- **Exercise A**
Show each line in the entries below that contains the string "hillside".

Bangalore-based photographer Shibu Arakkal’s photographs are not just memories sealed in time, they are extensions of his soul. They have a charm we can’t explain, more like a poem. Arakkal’s photos make you want to break conformity and take the road less travelled. In this edition, Arakkal gets candid about things like photography, iPhonography, his other passions, current projects and how he feels about being a father.
1. What have you been up to these days? Anything new that you are working on at the moment?
I started this year with an urgently-required paradigm shift that I needed to incorporate into my work practices. This included matters such as acutely controlling the supply end of my works as opposed to its easy availability online. Thus, risking falling prey to a genre of generic photographic art, which on even well-known portals, isn’t necessarily controlled in terms of creative quality or in the selection of artists, be it the ability that we speak of, or just experience and credentials.
Also, in further raising the standards of printing my work and using the best media for it and instilling within the print itself, value that is different from that of the creative content that is on it. By that I mean a very high level of artistic personalisation, such as printing all my works myself, which I have always done, and by also incorporating drawings, writing, etc. on the reverse side of the print. In some cases, incorporating such practices post printing, on the print surface, rendering the work to be closer to a digital/photographic mixed media.
As for projects, I have been working on two bodies of work for the past year or so and I begin another this December in Tiruvannamalai, Tamil Nadu. One or more of these series of works are meant for exhibition next year in India or abroad, details of which are still being worked out.
2. You are very secretive about things you do – not just photography, you are selective about things like the press and promotion too. Any particular reason why?
It isn’t so much that I am secretive about my work as the fact that I prefer to work within a bubble and get as far away as possible from the realities of the world that I inhabit. I seek and yearn for a purity of thought, technique and philosophy that is extremely elusive and needs an almost Zen-like meditative mental and emotional zone. In that respect, my work is relative to only itself and the path that it defines on its own.
So, as far as promoting myself is concerned, the very blatant nature of it that one apparently needs to adopt to get higher in today’s world conflicts directly with my need and want to be humble in my own way, and to also be true to myself and be diligent to my work. I have always been old-school in that regard and old-fashioned too, I guess.
That said, I am glad that the press in general has been kind to me in just letting me be me.
3. What is good art according to you? What is the face of art in 2014? Do people actually understand what artists do? Your comments.
I had once heard someone ask this question as to what the difference was between good and bad art. And to that, the simplest answer I have is that something is either art or not. And the truth hinges on the audience’s subjective and, importantly, educated relation to the art itself.

- **Data entries**
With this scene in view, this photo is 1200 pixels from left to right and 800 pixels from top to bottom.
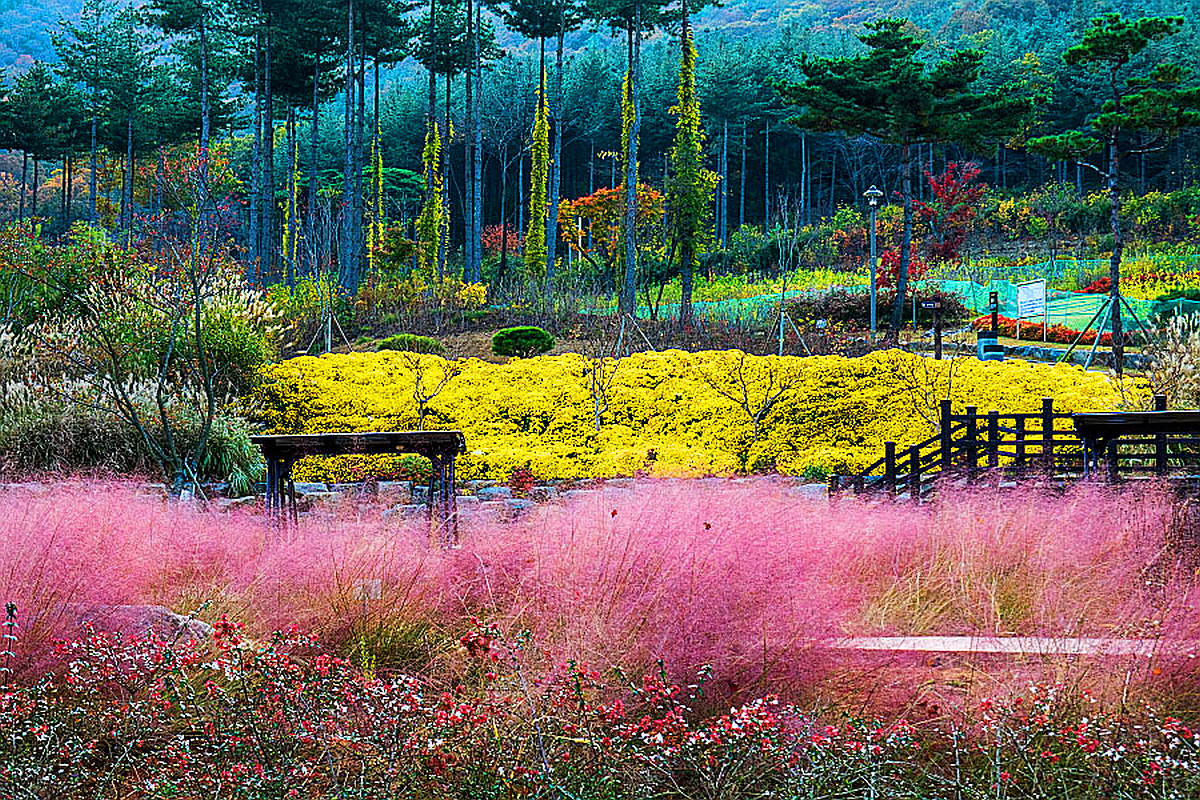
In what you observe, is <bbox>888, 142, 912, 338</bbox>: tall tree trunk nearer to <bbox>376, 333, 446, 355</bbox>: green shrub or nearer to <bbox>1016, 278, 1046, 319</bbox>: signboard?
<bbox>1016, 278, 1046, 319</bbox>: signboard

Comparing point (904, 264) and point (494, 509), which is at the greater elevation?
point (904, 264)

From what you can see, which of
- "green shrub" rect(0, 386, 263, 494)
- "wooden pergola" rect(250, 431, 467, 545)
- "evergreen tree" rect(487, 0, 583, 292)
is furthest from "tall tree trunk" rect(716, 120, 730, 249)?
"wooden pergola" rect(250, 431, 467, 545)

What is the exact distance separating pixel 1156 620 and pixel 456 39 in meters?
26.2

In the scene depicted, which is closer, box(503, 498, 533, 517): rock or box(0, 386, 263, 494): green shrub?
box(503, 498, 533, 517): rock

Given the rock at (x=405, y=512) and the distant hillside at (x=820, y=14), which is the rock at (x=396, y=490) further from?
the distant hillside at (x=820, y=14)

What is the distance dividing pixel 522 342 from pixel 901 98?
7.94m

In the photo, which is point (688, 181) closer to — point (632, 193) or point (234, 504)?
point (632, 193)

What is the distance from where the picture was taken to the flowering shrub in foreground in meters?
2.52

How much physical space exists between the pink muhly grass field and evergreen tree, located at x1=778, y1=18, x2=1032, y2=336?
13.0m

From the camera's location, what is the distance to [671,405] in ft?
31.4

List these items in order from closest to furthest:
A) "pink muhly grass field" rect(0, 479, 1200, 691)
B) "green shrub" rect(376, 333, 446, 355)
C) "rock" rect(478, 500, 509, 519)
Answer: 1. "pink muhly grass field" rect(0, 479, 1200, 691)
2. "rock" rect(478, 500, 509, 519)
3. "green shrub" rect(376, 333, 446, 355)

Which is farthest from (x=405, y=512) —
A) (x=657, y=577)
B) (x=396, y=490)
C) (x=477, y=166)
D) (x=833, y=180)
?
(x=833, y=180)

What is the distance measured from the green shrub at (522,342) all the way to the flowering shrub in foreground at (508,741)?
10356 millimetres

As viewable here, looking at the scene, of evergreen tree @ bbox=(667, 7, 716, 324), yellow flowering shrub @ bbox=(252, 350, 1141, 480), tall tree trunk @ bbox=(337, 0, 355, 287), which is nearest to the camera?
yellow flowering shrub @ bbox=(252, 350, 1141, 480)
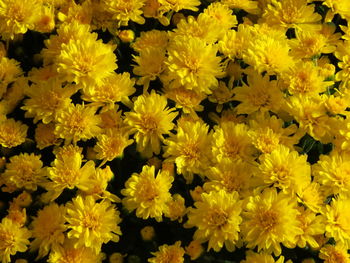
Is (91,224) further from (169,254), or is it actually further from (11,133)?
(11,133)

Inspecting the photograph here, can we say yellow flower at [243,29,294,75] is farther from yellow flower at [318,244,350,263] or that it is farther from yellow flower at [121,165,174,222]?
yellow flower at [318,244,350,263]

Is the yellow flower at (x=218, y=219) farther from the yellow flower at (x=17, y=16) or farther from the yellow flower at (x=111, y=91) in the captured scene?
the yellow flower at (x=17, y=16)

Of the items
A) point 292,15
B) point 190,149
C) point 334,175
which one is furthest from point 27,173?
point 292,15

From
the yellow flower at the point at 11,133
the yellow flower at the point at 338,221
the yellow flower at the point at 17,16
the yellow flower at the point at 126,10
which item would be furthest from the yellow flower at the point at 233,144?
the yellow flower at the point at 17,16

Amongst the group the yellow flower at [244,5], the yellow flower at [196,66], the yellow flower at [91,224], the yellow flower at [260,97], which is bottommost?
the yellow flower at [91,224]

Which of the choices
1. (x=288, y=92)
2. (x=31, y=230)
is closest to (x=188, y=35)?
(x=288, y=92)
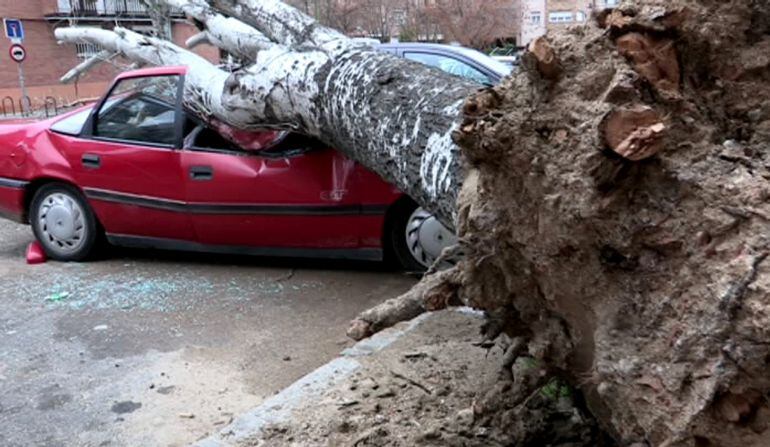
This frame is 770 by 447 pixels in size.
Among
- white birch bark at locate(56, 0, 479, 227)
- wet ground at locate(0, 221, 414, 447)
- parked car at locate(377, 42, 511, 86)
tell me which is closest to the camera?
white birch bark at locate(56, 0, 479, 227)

* * *

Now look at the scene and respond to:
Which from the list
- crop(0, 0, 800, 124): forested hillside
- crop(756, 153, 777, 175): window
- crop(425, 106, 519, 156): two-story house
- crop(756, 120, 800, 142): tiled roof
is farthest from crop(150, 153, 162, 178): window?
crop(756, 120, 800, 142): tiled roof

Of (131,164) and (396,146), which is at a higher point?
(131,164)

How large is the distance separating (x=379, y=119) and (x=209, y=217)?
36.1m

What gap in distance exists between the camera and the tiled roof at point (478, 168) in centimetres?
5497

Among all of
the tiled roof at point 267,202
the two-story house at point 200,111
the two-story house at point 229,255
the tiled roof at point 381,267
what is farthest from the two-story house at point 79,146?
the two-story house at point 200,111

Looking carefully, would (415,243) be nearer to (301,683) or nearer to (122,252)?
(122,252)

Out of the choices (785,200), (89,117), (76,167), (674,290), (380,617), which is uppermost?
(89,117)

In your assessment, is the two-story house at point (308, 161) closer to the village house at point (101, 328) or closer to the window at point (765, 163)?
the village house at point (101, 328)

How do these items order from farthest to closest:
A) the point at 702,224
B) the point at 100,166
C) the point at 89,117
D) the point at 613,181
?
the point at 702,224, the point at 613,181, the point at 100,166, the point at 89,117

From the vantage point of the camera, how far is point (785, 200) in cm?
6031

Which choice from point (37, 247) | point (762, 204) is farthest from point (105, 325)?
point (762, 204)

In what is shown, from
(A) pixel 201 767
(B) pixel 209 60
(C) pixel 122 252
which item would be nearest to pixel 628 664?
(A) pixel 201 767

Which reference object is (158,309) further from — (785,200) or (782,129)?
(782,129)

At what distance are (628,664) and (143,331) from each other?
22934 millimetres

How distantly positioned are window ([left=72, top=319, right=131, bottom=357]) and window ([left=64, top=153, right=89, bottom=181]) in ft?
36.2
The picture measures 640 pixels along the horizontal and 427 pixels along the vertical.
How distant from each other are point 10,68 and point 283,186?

--

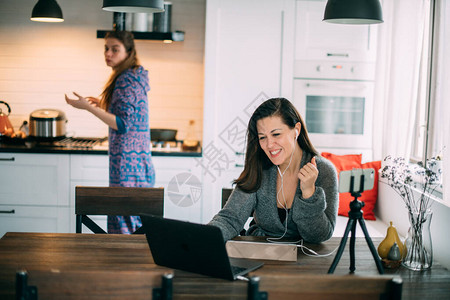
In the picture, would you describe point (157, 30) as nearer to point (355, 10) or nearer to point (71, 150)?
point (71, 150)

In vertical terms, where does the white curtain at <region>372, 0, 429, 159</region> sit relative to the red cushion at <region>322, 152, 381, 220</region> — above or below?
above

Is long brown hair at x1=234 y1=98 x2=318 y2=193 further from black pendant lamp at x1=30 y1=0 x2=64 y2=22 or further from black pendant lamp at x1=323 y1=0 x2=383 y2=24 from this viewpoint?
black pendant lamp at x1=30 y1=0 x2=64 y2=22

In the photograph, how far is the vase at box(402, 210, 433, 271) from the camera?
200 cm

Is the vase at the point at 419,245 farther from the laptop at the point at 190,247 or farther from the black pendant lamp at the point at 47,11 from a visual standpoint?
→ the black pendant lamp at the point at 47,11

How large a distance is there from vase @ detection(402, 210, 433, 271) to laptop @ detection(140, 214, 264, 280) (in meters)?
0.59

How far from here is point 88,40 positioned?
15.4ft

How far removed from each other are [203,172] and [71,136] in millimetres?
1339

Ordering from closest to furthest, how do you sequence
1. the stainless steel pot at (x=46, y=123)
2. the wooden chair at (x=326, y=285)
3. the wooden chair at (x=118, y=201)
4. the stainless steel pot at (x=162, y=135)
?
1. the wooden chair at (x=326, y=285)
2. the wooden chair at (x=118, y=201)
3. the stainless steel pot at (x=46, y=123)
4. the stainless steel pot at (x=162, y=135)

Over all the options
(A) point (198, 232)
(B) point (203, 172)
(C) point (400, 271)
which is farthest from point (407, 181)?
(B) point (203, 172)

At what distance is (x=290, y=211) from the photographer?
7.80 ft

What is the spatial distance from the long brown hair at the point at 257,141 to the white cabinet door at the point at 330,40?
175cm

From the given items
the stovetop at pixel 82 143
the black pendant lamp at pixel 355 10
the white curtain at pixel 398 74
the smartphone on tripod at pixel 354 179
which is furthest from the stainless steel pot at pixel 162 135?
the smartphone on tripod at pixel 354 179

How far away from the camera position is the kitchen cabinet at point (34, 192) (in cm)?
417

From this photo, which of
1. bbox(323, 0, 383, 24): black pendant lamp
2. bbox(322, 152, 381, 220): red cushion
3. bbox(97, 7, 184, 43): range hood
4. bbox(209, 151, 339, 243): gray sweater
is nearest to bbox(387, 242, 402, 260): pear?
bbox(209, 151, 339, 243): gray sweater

- **Exercise B**
According to the interview above, where will Arakkal begin another body of work this December?

- **Complete output A**
Given the rock at (x=405, y=512) and the distant hillside at (x=820, y=14), which is the rock at (x=396, y=490) further from?
the distant hillside at (x=820, y=14)
- crop(0, 0, 800, 124): forested hillside

- **Complete output B**
In Tiruvannamalai, Tamil Nadu.